Tenha-se em vista outrossim Êx 31, 1-5:
«O
Senhor falou a Moisés, dizendo : 'Eis que chamei pelo nome a Beselel... Enchi-o
do Espírito de Deus, de sabedoria, do inteligência e de ciência para toda
qualidade de obras, para inventar o que se pode fazer com ouro, prata, cobre,
mármore, para talhar madeira e executar toda espécie de obras'».
No
Novo Testamento, lê-se que Cristo não recusou a libra de perfume muito precioso
com que O ungiu Maria, irmã de Lázaro e Marta. A Judas, que se escandalizava
pelo acontecimento, lembrando que o unguento podia ter sido vendido em
beneficio dos pobres, o Senhor respondeu que a mulher fizera ótima
obra, pois honrara a sua Divina Pessoa enquanto isto lhe era facultado
(cf. Jo 12,1-8; Mt 26,6-13). De resto, o Evangelista nota que Judas,
aparentemente tão zeloso dos pobres e da caridade, era, na verdade, movido pela
avareza e a cupidez, quando protestava contra o «desperdício» de perfume (cf.

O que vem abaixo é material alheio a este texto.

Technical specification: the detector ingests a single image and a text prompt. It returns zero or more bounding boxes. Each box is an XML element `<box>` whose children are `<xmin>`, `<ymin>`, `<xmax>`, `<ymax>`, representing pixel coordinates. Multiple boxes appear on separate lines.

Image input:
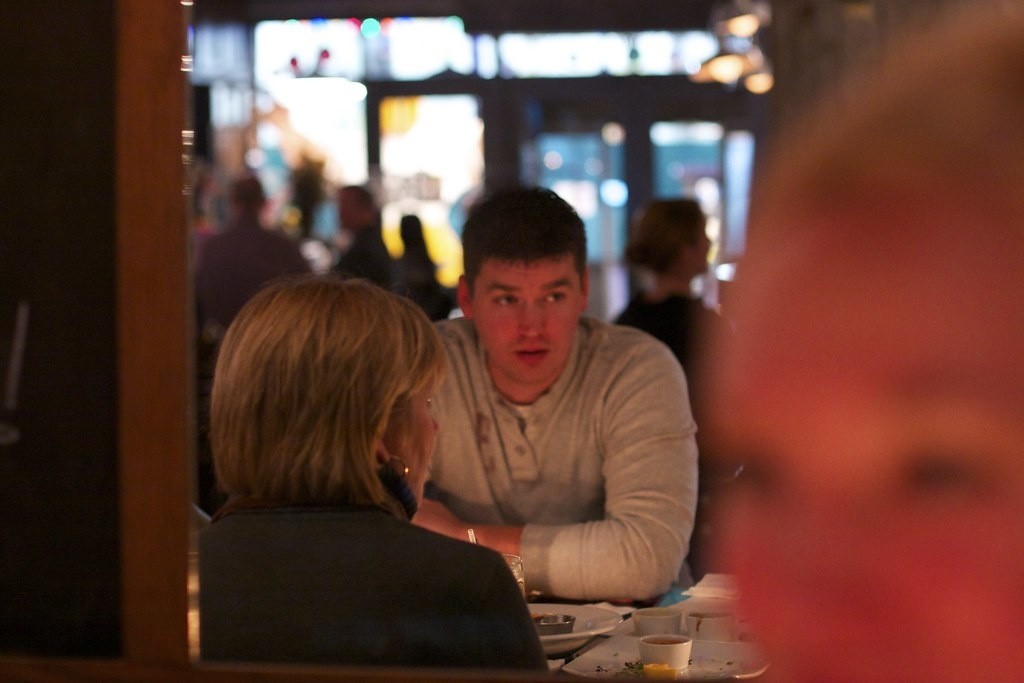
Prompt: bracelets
<box><xmin>467</xmin><ymin>527</ymin><xmax>476</xmax><ymax>544</ymax></box>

Jo 12,G). A história, por sua vez, atesta que não poucos daqueles que
despojaram os templos e o culto sagrados em nome da filantropia, só o fizeram
para servir a seus interesses pessoais; através dos séculos foram muitas vezes
os grandes, e não os pequeninos, que se enriqueceram com os bens sequestrados à
Igreja. Ora não merece atenção o fato de que o primeiro a protestar contra o
«esbanjamento de valores preciosos» no culto do Senhor foi um avarento e
traidor?
Não seria lícito, porém, ao cristão esquecer os
pobres sob o pretexto de atender à dignidade da sagrada Liturgia. O erário
eclesiástico é, na verdade, distribuído de modo a servir a Deus tanto no culto
como na pessoa dos indigentes; a Igreja, ao lado de seus templos, tem suas
obras de assistência social, assim como seus Religiosos e Religiosas que se
dedicam ao serviço dos doentes, órfãos, anciãos, etc. Em tempos de calamidades
públicas, os bispos não têm hesitado cm vender utensílios do culto a fim de
aliviar os males da sociedade.
Tal venda, porem, só é indicada em casos
extraordinários, pois nas circunstâncias habituais da vida pública o despoja
mento das igrejas não seria compensado por real alivio da miséria comum: se se
fundisse o metal precioso e se vendesse a pedraria dos utensílios de culto,
para distribuir dinheiro aos pobres, não há dúvida de que exígua seria a
porcentagem dos beneficiados; os milhões de almas de um povo quase não
experimentariam benefício material, mas por certo sentiriam a imensa lacuna
espiritual acarretada por um culto destituído de suas belas expressões
sensíveis. Note-se, aliás, que o que dá valor aos utensílios sagrados muitas
vezes não é a quantidade de material precioso que entra em sua composição, mas,
sim, a finura estética e o gosto de suas linhas.
Talvez se diga por fim: Jesus apregoou o culto «em
espírito e verdade» (cf. Jo 4, 23), parecendo com isto excluir todo o aparato
sensível da Liturgia.
A esta observação responder-se-á que Jesus com
aquelas palavras entende suscitar nos seus fiéis um culto vivido e celebrado
primàriamente no íntimo da alma de cada um; sendo o homem composto de espírito
e matéria, é no seu espírito, na sua parte mais nobre, que ele tem, antes do
mais, de glorificar a Deus (não necessariamente em Jerusalém, nem no monte
Garizim, como pensavam respectivamente os judeus e os samaritanos mencionados
no contexto de Jo 4);se não provém da inteligência e
do amor da alma sinceramente unida ao seu Senhor, vã é qualquer demonstração
externa de culto. Uma vez, porem, que o cristão no seu intimo reverencie a
Deus, não lhe seria lícito furtar-se à exigência de o manifestar por atos
sensíveis; é a sua constituição natural, psicossomática, que lho impõe, fazendo
que ele seja naturalmente levado às realidades invisíveis mediante as visíveis.
Entende-se bem que, do seu lado, Deus, tendo-nos constituído em alma e corpo,
queira que também esta sua criatura, o corpo humano, O glorifique na medida do
possível, ou seja, como expressão de um espírito cheio de fé e amor.